Tumor spread through air space (STAS) is an important predictor of clinical outcome in stage IA lung adenocarcinoma

Despite an expanding armamentarium of therapies in recent years, lung cancer remains the leading cause of cancer-related deaths globally (1). Approximately 80% of lung cancers diagnosed worldwide are classified as non-small cell lung cancer (NSCLC), with adenocarcinoma being the most common histologic subtype. Tumor spread through air spaces (STAS) has recently been recognized as an important pattern of tumor invasion in early stage lung adenocarcinoma (2). Indeed, multiple independent groups have determined STAS to have a significant prognostic impact on recurrence in patients with resected stage I lung adenocarcinoma (3-5).
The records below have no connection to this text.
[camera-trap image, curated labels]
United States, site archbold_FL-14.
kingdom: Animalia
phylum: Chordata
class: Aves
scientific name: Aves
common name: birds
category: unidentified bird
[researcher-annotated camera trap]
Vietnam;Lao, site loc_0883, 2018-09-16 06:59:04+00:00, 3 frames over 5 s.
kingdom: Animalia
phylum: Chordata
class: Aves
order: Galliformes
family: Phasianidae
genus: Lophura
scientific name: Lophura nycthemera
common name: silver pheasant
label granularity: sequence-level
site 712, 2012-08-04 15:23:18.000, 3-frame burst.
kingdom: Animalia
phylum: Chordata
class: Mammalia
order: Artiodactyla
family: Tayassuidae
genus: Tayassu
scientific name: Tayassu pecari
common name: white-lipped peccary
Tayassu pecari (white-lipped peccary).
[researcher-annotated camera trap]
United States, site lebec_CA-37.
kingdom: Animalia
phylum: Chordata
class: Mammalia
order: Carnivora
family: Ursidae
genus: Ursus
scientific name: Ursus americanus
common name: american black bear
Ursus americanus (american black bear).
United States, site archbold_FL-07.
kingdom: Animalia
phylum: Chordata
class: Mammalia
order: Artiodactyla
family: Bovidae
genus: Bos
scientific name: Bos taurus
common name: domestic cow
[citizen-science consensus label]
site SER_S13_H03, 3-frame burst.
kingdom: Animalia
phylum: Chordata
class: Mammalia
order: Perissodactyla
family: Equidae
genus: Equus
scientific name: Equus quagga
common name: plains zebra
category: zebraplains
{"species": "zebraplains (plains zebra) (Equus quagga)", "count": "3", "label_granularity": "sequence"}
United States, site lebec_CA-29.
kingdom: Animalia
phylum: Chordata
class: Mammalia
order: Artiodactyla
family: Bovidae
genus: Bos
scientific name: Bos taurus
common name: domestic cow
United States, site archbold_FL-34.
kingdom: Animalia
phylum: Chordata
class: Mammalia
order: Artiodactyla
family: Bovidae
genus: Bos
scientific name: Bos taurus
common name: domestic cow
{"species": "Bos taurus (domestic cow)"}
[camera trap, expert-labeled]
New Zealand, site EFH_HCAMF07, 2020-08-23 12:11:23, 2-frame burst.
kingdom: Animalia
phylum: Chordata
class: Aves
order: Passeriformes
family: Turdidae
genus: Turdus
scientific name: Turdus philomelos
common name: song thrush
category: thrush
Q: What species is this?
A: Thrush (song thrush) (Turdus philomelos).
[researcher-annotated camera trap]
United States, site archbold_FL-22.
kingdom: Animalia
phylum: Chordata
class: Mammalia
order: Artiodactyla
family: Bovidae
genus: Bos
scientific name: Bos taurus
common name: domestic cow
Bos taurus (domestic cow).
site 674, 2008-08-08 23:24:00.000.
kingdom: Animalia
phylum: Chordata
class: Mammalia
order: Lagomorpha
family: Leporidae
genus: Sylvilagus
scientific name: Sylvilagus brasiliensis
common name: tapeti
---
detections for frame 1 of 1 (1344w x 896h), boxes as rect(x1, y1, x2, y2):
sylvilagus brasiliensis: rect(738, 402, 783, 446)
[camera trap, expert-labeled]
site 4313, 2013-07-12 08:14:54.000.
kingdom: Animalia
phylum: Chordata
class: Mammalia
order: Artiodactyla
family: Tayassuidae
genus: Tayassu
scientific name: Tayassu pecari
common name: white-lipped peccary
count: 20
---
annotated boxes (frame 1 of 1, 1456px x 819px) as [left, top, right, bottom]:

In a recently published article in the Journal of Thoracic Oncology, Dai and colleagues at the Shanghai Pulmonary Hospital in Tongji University reported an association between the presence of STAS and decreased survival for patients with clinical stage IA lung adenocarcinoma >2 to 3 cm (6). Clinical staging was based on the 7^th edition of TNM classification for lung cancer as proposed by the International Association for the Study of Lung Cancer. In this retrospective single-institution study, the medical records of 2,665 patients who underwent surgical resection at Shanghai Pulmonary Hospital between January 2009 and December 2010 were reviewed. In the study cohort (n=383), patients with lung adenocarcinoma 3 cm or less were selected and further stratified by size into ≤2 cm (T1a) and between 2–3 cm (T1b). Two blinded pathologists independently evaluated H&E stained tumor sections for the absence (−) or presence (+) of STAS, which was classified into three distinct morphologic subtypes including single cells, micro papillary clusters and solid nests. Patients who received neoadjuvant chemotherapy, had multiple primary lung cancers or adenocarcinoma in situ, or had either R1 (microscopic residual) or R2 (macroscopic residual) resections were excluded from their study. Follow-up period for the study ended on December 31, 2016. Finally, the authors included a validation cohort (n=405) through chart review and selection based on the same inclusion/exclusion criteria of additional patients who underwent surgical resection of early stage lung cancer between January 2011 and March 2012.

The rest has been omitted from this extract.